• Warum, weshalb, wieso und weitere Fragen haben wir den Autoren von „Voll geschrieben“ gestellt. Tolle Antworten und ganz private Einblicke!

    BildDas Buch „Voll geschrieben“ ist nun seit 3 Monaten auf dem Markt. Die Geschichten sind so unterschiedlich wie das Leben. Aber wie kommen die Autoren zu diesen Geschichten.

    Hier die Antworten:

    Anna aus Zeuthen: „Die Rettung“

    Wie bist du auf die Idee Deiner Geschichte gekommen?
    Ich habe tatsächlich einfach angefangen zu schreiben. Meinen ersten Versuch habe ich verworfen und dann entstand die Geschichte, die ich ihnen zugesendet habe.

    Was hat dich dazu inspiriert?
    Wie schon gesagt, habe ich einfach begonnen zu schreiben, kann mir aber vorstellen, dass ich (unterbewusst) von gelesenen Geschichten beeinflusst wurde.

    Welche Art von Geschichten schreibst du gern?
    Am liebsten schreibe ich Fantasygeschichten, möchte aber in nächster Zeit auch mal etwas Anderes ausprobieren. Tatsächlich habe ich vor Kurzem eine Kurzgeschichte geschrieben, die durchaus real sein könnte.

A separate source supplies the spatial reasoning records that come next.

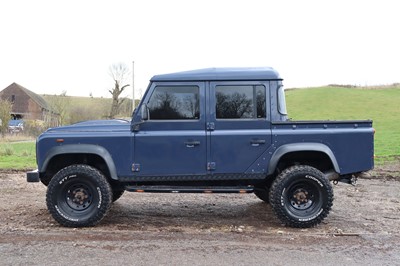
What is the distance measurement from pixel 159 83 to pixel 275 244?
9.21ft

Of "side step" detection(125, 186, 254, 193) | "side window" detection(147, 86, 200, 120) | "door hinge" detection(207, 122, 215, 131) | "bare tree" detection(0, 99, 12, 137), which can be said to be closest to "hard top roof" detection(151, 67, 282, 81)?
"side window" detection(147, 86, 200, 120)

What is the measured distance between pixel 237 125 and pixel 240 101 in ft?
1.24

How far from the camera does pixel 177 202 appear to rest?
7.89 meters

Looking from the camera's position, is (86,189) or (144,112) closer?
(144,112)

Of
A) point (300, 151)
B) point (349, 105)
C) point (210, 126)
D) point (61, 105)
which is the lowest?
point (300, 151)

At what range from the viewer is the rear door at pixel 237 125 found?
232 inches

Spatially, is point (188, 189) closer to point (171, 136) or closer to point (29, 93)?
point (171, 136)

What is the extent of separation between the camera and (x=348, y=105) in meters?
49.0

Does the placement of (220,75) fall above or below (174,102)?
above

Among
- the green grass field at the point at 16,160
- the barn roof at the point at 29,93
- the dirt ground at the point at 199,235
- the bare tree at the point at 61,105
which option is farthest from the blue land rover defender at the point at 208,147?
the barn roof at the point at 29,93

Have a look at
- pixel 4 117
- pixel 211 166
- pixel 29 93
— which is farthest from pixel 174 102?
pixel 29 93

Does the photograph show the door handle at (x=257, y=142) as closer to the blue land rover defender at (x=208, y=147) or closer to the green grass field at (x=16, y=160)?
the blue land rover defender at (x=208, y=147)

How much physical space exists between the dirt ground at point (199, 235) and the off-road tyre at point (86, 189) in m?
0.19

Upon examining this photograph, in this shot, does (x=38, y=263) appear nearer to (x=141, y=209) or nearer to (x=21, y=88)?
(x=141, y=209)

    Hast du unter bekannten Autoren ein Vorbild?
    Ja, in diesem Bereich bewundere ich J.K. Rowling ganz besonders. Ich liebe ihre Harry Potter Reihe (das sind übrigens meine Lieblingssbücher) und bin sehr froh, dass sie diese Welt erschaffen hat.

    Welche Art von Büchern liest du persönlich gern?
    Am liebsten lese ich Fantasybücher, aber auch gerne mal etwas Anderes, wie z.B. Science Fiction.

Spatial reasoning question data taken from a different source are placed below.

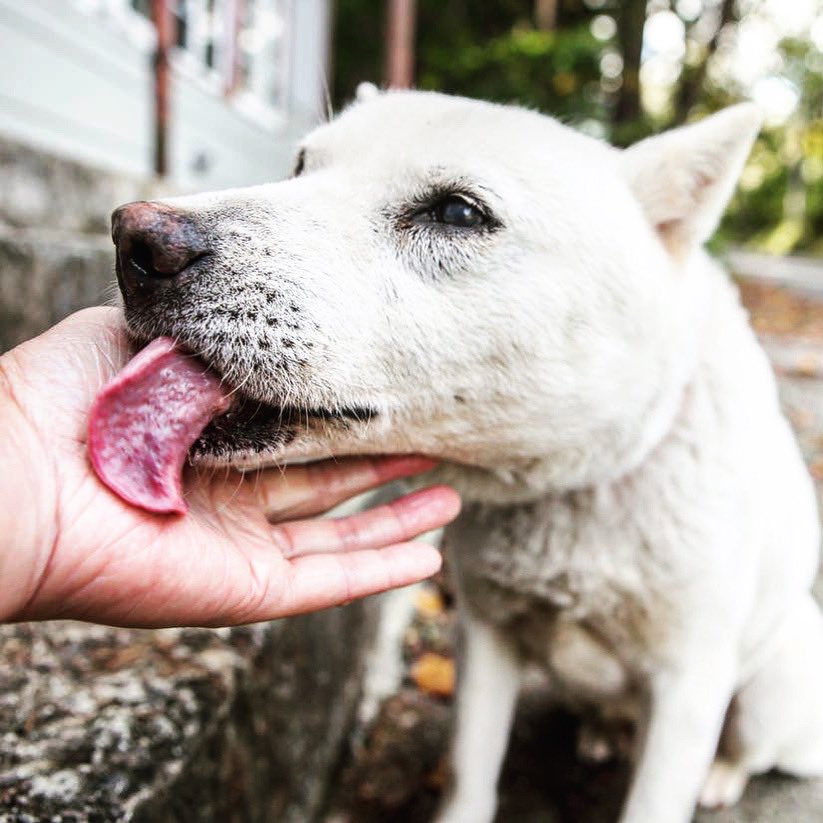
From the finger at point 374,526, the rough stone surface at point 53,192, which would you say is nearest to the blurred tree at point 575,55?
the rough stone surface at point 53,192

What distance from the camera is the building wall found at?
4133mm

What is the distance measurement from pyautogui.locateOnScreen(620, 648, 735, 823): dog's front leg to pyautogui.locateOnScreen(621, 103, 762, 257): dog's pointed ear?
3.51 ft

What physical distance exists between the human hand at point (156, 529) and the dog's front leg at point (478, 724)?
66 cm

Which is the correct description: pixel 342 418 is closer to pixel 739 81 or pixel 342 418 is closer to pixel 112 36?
pixel 112 36

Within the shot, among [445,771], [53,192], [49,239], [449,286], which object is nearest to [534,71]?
[53,192]

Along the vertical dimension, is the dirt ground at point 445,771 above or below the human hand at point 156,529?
below

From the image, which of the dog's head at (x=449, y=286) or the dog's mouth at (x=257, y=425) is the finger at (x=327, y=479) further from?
the dog's mouth at (x=257, y=425)

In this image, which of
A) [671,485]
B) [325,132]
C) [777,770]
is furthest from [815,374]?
[325,132]

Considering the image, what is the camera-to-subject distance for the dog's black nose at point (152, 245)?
54.5 inches

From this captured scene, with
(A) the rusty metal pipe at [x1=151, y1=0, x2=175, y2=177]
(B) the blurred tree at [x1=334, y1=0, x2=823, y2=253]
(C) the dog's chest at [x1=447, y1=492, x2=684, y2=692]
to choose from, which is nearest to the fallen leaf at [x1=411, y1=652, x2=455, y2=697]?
(C) the dog's chest at [x1=447, y1=492, x2=684, y2=692]

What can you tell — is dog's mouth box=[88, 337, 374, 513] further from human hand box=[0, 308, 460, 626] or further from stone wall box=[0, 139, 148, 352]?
stone wall box=[0, 139, 148, 352]

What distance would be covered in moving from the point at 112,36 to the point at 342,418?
175 inches

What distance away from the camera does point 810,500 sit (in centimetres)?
246

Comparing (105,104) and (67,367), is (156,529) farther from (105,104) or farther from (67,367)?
(105,104)
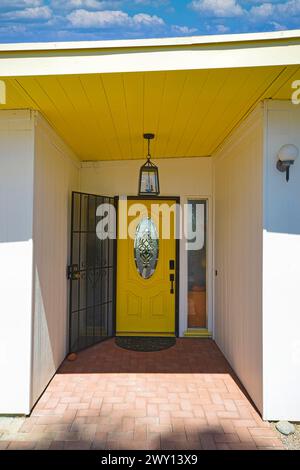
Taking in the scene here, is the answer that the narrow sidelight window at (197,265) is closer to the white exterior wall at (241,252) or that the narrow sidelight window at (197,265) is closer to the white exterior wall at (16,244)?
the white exterior wall at (241,252)

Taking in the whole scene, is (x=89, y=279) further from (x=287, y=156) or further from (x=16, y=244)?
(x=287, y=156)

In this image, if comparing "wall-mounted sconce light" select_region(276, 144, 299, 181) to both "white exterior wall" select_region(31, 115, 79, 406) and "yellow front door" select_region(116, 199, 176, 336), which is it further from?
"yellow front door" select_region(116, 199, 176, 336)

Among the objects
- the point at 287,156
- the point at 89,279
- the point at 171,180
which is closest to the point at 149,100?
the point at 287,156

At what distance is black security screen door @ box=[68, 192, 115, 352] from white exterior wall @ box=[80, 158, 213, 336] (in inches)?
10.4

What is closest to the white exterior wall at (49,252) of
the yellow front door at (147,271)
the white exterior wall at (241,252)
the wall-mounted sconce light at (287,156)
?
the yellow front door at (147,271)

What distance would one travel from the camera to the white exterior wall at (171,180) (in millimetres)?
4219

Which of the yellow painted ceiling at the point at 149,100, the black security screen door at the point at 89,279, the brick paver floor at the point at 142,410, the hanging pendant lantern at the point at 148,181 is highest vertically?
the yellow painted ceiling at the point at 149,100

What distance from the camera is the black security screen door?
3768 millimetres

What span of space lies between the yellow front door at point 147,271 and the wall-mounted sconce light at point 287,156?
213 centimetres

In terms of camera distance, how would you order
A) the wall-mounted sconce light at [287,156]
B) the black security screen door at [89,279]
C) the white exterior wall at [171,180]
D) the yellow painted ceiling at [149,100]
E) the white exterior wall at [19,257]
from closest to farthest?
the yellow painted ceiling at [149,100] → the wall-mounted sconce light at [287,156] → the white exterior wall at [19,257] → the black security screen door at [89,279] → the white exterior wall at [171,180]

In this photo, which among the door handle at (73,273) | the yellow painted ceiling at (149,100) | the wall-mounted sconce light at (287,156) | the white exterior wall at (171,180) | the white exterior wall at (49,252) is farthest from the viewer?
the white exterior wall at (171,180)

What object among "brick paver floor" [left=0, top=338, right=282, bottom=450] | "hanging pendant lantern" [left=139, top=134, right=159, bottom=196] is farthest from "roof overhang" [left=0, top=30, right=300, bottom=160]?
"brick paver floor" [left=0, top=338, right=282, bottom=450]

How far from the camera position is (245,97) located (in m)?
2.27

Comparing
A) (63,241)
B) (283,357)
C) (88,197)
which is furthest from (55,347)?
(283,357)
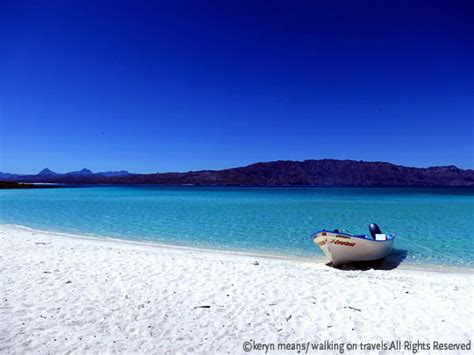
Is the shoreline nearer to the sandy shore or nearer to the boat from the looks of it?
the boat

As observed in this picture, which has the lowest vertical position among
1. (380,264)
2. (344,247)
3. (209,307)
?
(380,264)

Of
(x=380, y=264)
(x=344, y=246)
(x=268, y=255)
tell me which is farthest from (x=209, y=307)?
(x=380, y=264)

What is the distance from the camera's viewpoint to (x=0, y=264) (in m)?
7.77

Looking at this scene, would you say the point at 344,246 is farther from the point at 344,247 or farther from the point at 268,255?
the point at 268,255

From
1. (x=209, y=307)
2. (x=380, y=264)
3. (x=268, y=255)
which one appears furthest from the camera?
(x=268, y=255)

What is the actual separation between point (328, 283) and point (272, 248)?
5072 mm

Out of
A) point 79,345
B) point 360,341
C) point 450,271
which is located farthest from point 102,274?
point 450,271

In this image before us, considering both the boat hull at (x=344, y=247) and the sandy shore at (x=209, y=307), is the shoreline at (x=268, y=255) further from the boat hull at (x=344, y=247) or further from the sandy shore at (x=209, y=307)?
Result: the sandy shore at (x=209, y=307)

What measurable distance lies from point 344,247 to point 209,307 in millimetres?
5202

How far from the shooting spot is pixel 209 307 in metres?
5.39

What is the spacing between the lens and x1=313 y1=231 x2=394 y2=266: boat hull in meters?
9.31

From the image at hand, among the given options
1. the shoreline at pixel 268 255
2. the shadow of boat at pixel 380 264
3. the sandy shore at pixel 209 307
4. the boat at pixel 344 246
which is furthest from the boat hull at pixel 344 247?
the sandy shore at pixel 209 307

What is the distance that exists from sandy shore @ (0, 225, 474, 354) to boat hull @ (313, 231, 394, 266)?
1.31 m

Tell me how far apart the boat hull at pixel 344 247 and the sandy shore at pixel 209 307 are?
4.28 ft
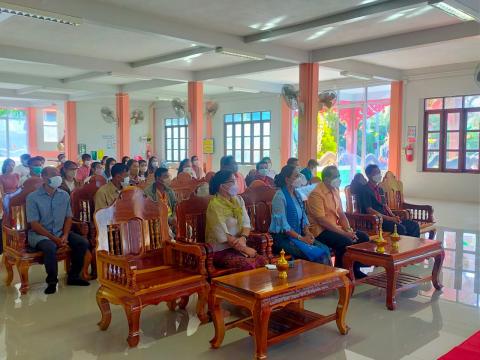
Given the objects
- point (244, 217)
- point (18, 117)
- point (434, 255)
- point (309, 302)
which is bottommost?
point (309, 302)

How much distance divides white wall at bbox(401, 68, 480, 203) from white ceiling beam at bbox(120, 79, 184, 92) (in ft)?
19.5

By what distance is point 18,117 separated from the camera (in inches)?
778

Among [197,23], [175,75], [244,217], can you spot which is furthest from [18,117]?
[244,217]

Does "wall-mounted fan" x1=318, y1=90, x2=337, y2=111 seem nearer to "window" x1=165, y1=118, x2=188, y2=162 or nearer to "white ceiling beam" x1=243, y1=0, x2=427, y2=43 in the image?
"white ceiling beam" x1=243, y1=0, x2=427, y2=43

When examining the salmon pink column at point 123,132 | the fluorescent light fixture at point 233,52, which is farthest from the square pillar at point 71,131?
the fluorescent light fixture at point 233,52

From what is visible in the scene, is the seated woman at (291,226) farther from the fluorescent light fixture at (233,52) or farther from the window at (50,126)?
the window at (50,126)

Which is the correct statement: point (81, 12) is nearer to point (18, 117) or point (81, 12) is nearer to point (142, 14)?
point (142, 14)

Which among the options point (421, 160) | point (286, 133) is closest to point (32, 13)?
point (421, 160)

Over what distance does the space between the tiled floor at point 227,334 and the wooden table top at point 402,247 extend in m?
0.45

    Mit welchen drei Worten würdest du dich beschreiben?
    kreativ, zurückhaltend, zielstrebig

    Was bringt dich zum Lachen?
    In gewisser Weise kommt es natürlich auf meine Stimmung an. Manchmal regen mich alberne Witze und Verhalten total auf, an einem anderen Tag kann ich aber auch darüber lachen.

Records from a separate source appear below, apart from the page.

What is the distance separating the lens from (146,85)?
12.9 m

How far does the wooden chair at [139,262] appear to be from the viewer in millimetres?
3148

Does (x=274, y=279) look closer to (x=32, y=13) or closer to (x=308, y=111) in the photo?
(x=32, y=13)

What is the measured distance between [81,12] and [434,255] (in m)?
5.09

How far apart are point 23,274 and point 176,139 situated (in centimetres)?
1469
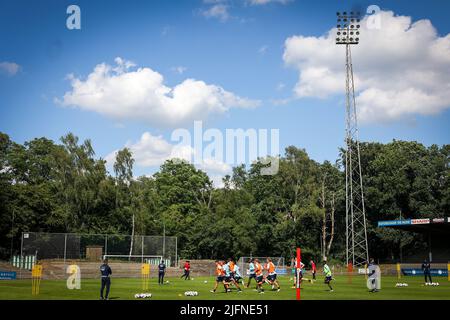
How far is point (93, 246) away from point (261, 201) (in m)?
37.4

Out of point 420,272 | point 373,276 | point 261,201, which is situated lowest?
point 420,272

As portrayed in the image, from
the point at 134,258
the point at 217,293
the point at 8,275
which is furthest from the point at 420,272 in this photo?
the point at 8,275

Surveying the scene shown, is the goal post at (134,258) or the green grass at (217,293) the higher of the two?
the goal post at (134,258)

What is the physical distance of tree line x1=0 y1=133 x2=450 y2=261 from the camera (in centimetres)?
7269

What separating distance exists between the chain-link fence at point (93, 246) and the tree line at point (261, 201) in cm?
1678

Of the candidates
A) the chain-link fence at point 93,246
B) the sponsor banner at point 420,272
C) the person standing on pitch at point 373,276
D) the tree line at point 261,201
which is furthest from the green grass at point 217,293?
the tree line at point 261,201

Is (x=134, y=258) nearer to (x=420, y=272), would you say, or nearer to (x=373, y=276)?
(x=373, y=276)

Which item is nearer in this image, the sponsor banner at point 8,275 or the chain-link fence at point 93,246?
the sponsor banner at point 8,275

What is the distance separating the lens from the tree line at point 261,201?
72688mm

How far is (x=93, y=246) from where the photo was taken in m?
50.5

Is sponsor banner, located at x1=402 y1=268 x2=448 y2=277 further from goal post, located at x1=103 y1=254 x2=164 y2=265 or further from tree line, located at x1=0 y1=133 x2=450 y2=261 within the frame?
goal post, located at x1=103 y1=254 x2=164 y2=265

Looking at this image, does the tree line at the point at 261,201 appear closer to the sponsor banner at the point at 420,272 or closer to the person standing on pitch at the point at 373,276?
the sponsor banner at the point at 420,272
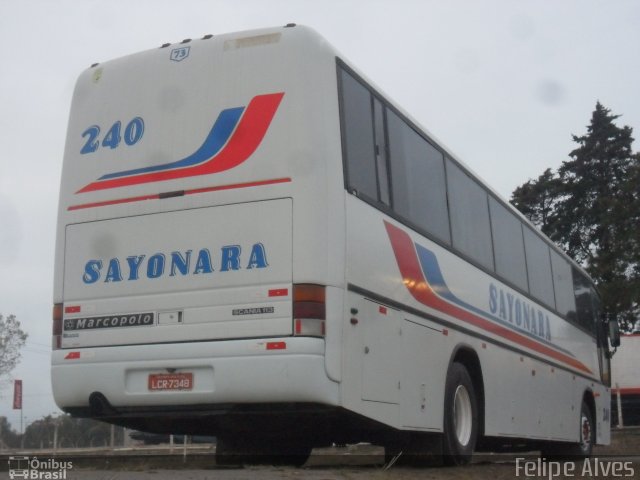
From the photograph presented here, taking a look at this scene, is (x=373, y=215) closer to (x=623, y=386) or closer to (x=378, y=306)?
(x=378, y=306)

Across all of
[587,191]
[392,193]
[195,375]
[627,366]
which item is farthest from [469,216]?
[587,191]

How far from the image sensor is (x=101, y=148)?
29.2 ft

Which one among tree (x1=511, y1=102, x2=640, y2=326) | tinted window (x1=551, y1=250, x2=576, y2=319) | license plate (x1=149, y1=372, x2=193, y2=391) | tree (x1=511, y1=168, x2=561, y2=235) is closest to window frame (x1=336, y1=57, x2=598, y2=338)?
tinted window (x1=551, y1=250, x2=576, y2=319)

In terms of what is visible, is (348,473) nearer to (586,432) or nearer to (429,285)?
(429,285)

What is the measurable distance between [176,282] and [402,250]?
7.30 feet

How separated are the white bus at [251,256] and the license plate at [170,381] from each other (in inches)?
0.7

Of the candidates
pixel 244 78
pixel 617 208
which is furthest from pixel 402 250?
pixel 617 208

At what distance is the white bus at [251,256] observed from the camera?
24.9 feet

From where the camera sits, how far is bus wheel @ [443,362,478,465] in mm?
9695

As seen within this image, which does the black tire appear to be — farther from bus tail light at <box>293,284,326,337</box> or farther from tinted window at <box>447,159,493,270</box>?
bus tail light at <box>293,284,326,337</box>

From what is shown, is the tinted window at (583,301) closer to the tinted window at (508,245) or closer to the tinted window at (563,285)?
the tinted window at (563,285)

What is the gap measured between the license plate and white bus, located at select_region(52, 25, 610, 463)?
2 cm

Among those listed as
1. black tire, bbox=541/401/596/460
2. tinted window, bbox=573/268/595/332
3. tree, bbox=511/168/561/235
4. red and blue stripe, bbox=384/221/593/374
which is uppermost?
tree, bbox=511/168/561/235

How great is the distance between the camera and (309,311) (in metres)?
7.42
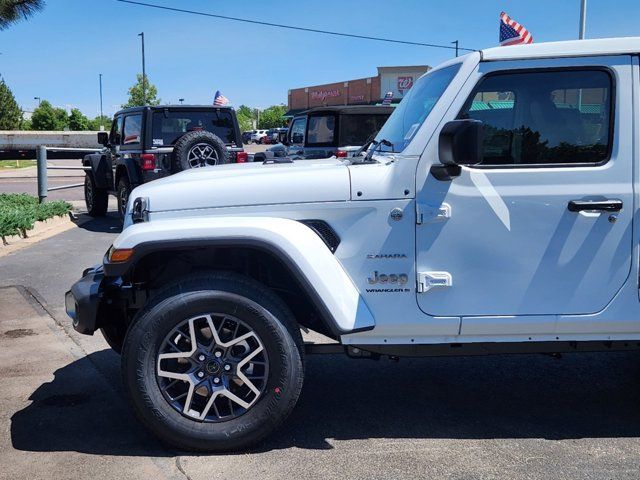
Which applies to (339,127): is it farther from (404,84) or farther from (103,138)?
(404,84)

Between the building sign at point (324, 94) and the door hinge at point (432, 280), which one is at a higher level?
the building sign at point (324, 94)

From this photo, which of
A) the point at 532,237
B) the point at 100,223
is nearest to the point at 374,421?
the point at 532,237

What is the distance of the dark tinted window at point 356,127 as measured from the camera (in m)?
13.6

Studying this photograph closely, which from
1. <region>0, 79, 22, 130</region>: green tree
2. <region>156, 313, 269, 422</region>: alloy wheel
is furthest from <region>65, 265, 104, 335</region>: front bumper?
<region>0, 79, 22, 130</region>: green tree

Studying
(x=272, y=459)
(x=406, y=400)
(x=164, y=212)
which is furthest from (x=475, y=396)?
(x=164, y=212)

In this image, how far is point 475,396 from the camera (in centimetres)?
437

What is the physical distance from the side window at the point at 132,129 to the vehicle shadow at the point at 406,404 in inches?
267

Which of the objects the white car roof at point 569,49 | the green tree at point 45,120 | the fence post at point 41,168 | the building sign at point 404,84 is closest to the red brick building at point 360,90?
the building sign at point 404,84

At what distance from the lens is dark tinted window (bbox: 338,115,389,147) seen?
1365cm

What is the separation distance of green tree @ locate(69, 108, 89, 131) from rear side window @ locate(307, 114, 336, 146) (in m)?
59.4

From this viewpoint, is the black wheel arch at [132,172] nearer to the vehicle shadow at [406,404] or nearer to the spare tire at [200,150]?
the spare tire at [200,150]

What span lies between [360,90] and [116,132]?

    Was sind deine Hobbys?
    Ich spiele gern Akkordeon, höre Musik, lese, schreibe Geschichten, fahre mit meinem Longboard oder treffe mich mit Freunden.

    Was ist dein Lieblingsessen?
    Pizza Margherita

    Welche Musik hörst du am liebsten?
    Eigentlich alles, bis auf Schlager und Techno, aber ich glaube Pop mag ich immer noch am liebsten.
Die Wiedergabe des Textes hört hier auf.